• Extract:
########################################

Like Bill Clinton, George W. Bush and Obama, according to the Times’ account, Trump’s plan will be based on the assumption that for peace to be concluded between Israel and the PLO , a Palestinian state must be established on land now controlled by Israel.
Trump’s plan will reportedly also discuss the partition of Jerusalem and address the Palestinian claim that the 450,000 Israelis living beyond the 1949 armistice lines in Judea and Samaria must be expelled from their homes and communities for peace to be achieved.
In a manner similar to Bush’s “Roadmap to Peace,” analysts told the Times that Trump’s plan will include two stages. In the first stage, Israel will be required to block construction of homes for Jews in united Jerusalem and Judea and Samaria; to transfer control over land in Area C to the PA ; and to restate its commitment to the establishment of a Palestinian state.
This account was disputed by White House officials.
But, despite the denials, there are indications that the Times’ account is accurate. For instance, Prime Minister Benjamin Netanyahu has justified all his recent moves to curtail construction for Jews in Jerusalem, Judea and Samaria, to provide funding to the PA and to suspend initiatives to expand Jerusalem’s municipal borders as necessary to prevent a fissure in US-Israel relations.

########################################

• Apply what you read:
**A.** Rewrite the passage on Trump's peace plan starting at "In a manner" and ending at "in US-Israel relations.", changing "White House officials" to "administration officials".
**B.** Write what comes next in the passage on Trump's peace plan, picking up after its final sentence.

########################################

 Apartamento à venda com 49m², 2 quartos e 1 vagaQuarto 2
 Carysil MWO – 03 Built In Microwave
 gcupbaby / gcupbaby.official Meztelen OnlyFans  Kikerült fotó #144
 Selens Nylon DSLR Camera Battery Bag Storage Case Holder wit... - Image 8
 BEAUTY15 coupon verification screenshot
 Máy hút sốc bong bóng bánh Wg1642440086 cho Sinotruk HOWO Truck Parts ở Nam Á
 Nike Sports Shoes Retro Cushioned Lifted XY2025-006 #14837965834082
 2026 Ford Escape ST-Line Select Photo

########################################

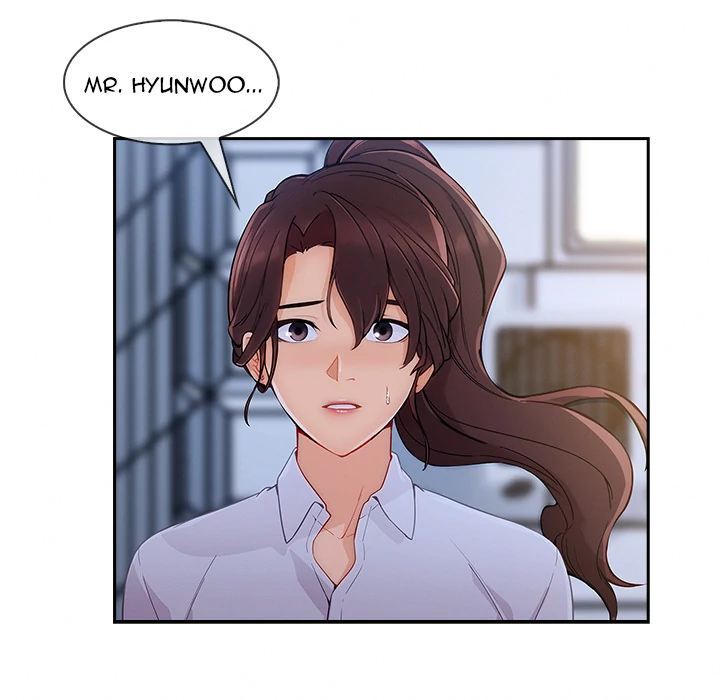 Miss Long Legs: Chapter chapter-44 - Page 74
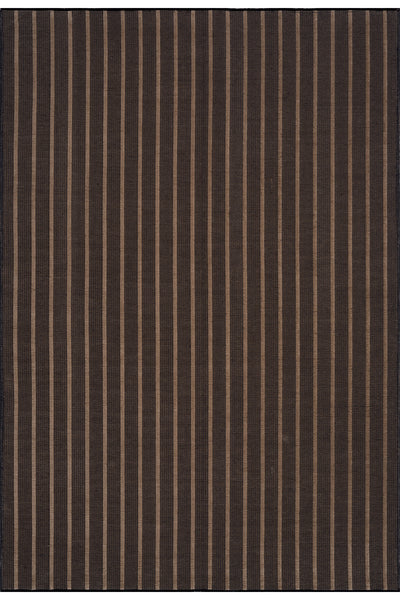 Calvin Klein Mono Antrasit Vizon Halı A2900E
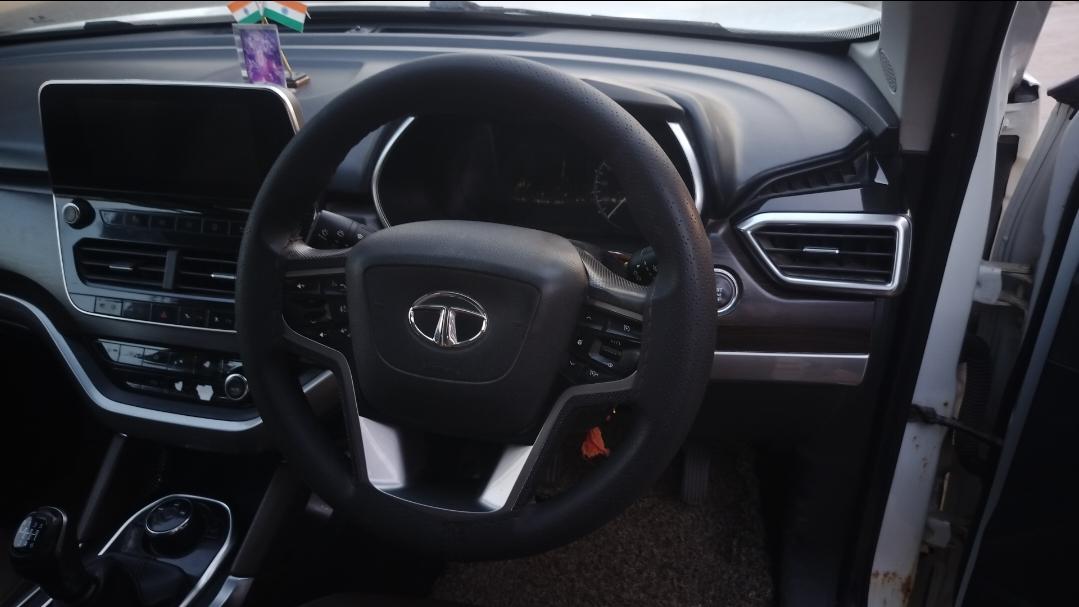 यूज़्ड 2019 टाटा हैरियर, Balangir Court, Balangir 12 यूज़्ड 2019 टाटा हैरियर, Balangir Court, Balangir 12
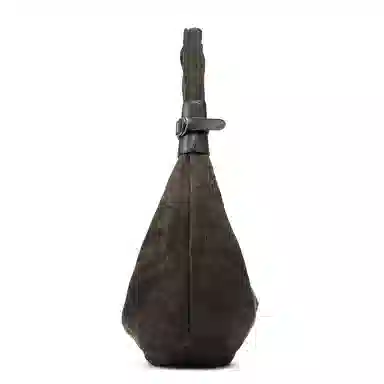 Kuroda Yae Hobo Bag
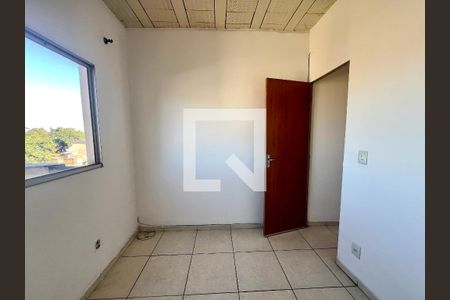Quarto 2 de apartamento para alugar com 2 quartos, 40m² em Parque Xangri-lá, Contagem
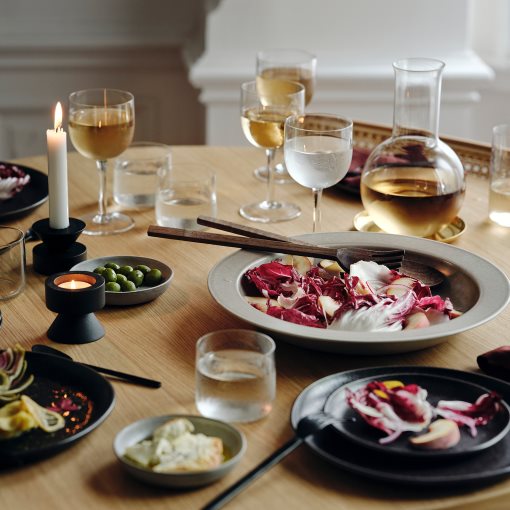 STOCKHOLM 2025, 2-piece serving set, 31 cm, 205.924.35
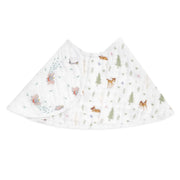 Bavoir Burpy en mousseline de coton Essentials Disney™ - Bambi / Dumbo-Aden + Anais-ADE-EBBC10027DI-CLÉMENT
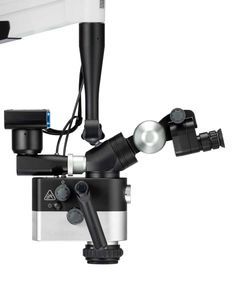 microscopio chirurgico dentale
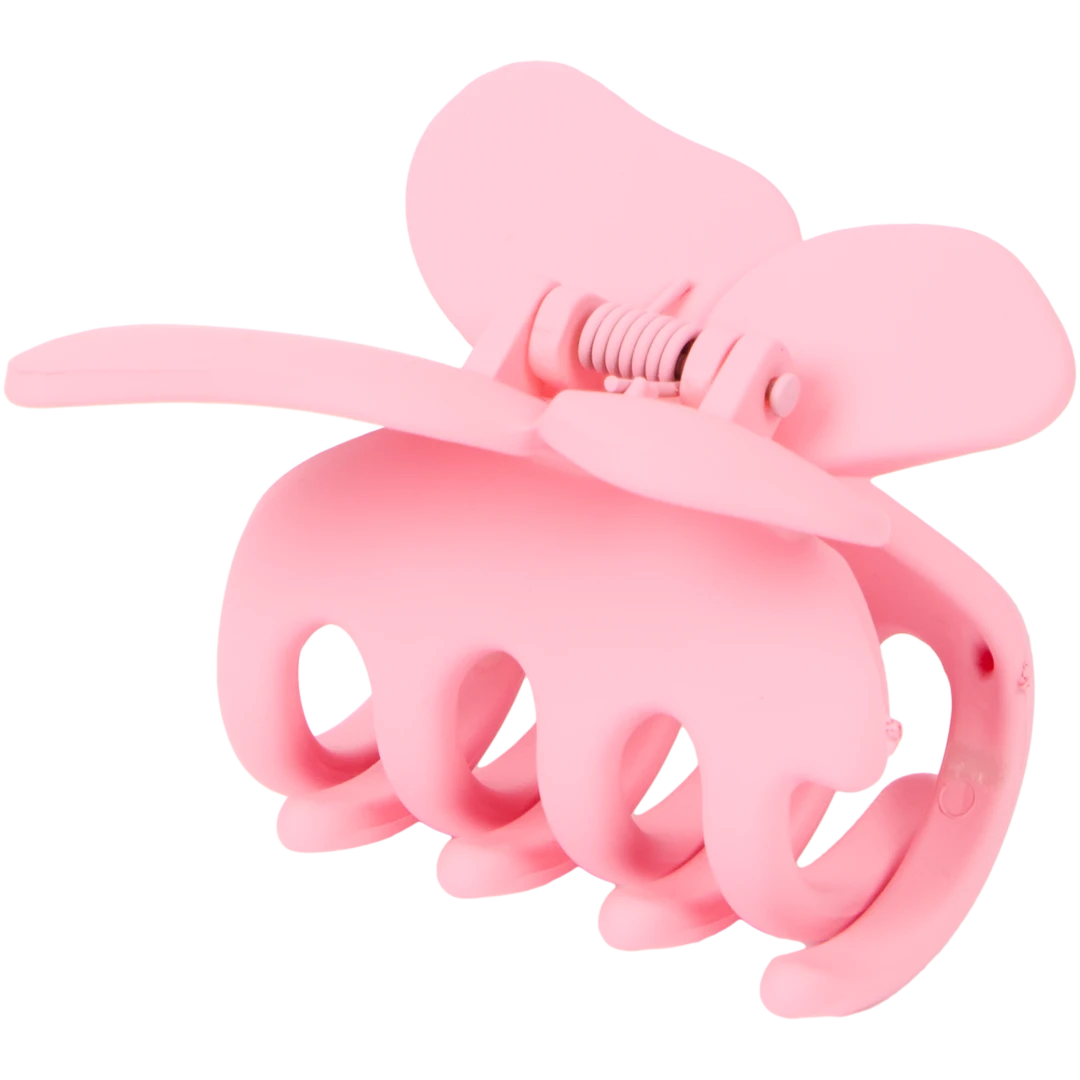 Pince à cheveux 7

########################################

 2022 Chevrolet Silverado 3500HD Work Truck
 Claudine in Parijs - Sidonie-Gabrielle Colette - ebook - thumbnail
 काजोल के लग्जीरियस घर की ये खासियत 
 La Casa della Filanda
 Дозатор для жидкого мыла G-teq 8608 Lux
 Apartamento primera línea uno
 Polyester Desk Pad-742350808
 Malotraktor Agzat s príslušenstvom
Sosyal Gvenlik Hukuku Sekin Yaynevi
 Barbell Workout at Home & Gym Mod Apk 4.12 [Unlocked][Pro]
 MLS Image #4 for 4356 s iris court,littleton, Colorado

########################################

• Answers by item number:
**A.**
In a manner similar to Bush’s “Roadmap to Peace,” analysts told the Times that Trump’s plan will include two stages. In the first stage, Israel will be required to block construction of homes for Jews in united Jerusalem and Judea and Samaria; to transfer control over land in Area C to the PA ; and to restate its commitment to the establishment of a Palestinian state.
This account was disputed by administration officials.
But, despite the denials, there are indications that the Times’ account is accurate. For instance, Prime Minister Benjamin Netanyahu has justified all his recent moves to curtail construction for Jews in Jerusalem, Judea and Samaria, to provide funding to the PA and to suspend initiatives to expand Jerusalem’s municipal borders as necessary to prevent a fissure in US-Israel relations.

**B.**
Trump’s team is led by his senior adviser and sonin- law, Jared Kushner, and run by his chief negotiator, Jason Greenblatt. Members of Greenblatt’s team include deputy national security adviser Dina Powell and US Ambassador to Israel David Friedman.
According to the Times, Greenblatt and his team “are consulting with Donald Blome, the consul general in Jerusalem, and others from the State Department and the National Security Council.”
And this is where the problem begins.
Ahead of Trump’s visit to Israel in May, Channel 2 reported that Blome lobbied heavily for Trump to cancel his plans to visit the Western Wall. While Trump did visit the Wall, Blome – supported by National Security Adviser H.R. McMaster – blocked Netanyahu from accompanying Trump on his visit.
In a press briefing, McMaster refused to say that the Western Wall is located in Israel.
Secretary of State Rex Tillerson referred to Tel Aviv as the “home of Judaism” on the plane ride to Israel.
Secretary of Defense James Mattis said at his Senate confirmation hearing that Tel Aviv is Israel’s capital.
In other words, Blome, Tillerson, McMaster and Mattis have all embraced the view that the US should not treat Israel with the same respect it treats other countries – let alone other allies. Instead of deserving respect, Israel, in their view, deserves unique reproach to the point where even acknowledging its capital city and basic geographic facts is considered unacceptable.
This then brings us back to the “peace plan” that Greenblatt and Kushner are putting together in consultation with Blome, the State Department and McMaster’s National Security Council.
If Greenblatt and Kushner compose a “peace plan” that satisfies the State Department and its governmental counterparts, and if Trump adopts it as his official position, they will guarantee that he will fail to advance the cause of peace; will harm Israel; will empower the PLO ; and will diminish the US’s standing as a power in the Middle East.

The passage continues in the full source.